▶ [TASK STATEMENT]: Leave out the pictures and transcribe the rest of the records exactly.

Document images with source code:
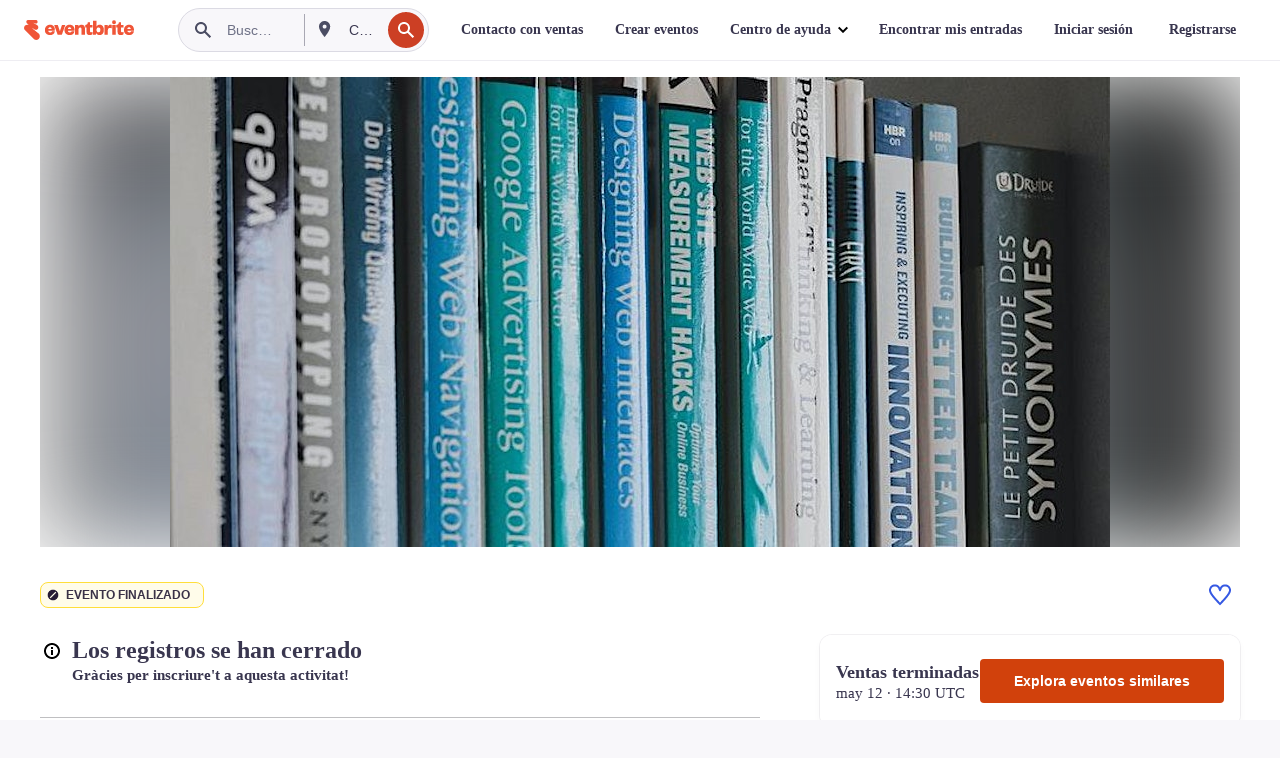

--- FILE ---
content_type: text/javascript; charset=utf-8
request_url: https://app.link/_r?sdk=web2.86.5&branch_key=key_live_epYrpbv3NngOvWj47OM81jmgCFkeYUlx&callback=branch_callback__0
body_size: 67
content:
/**/ typeof branch_callback__0 === 'function' && branch_callback__0("1541870844867341041");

▶ [OUTPUT FOR THIS EXERCISE]:
--- FILE ---
content_type: text/javascript; charset=utf-8
request_url: https://app.link/_r?sdk=web2.86.5&branch_key=key_live_epYrpbv3NngOvWj47OM81jmgCFkeYUlx&callback=branch_callback__0
body_size: 67
content:
/**/ typeof branch_callback__0 === 'function' && branch_callback__0("1541870844867341041");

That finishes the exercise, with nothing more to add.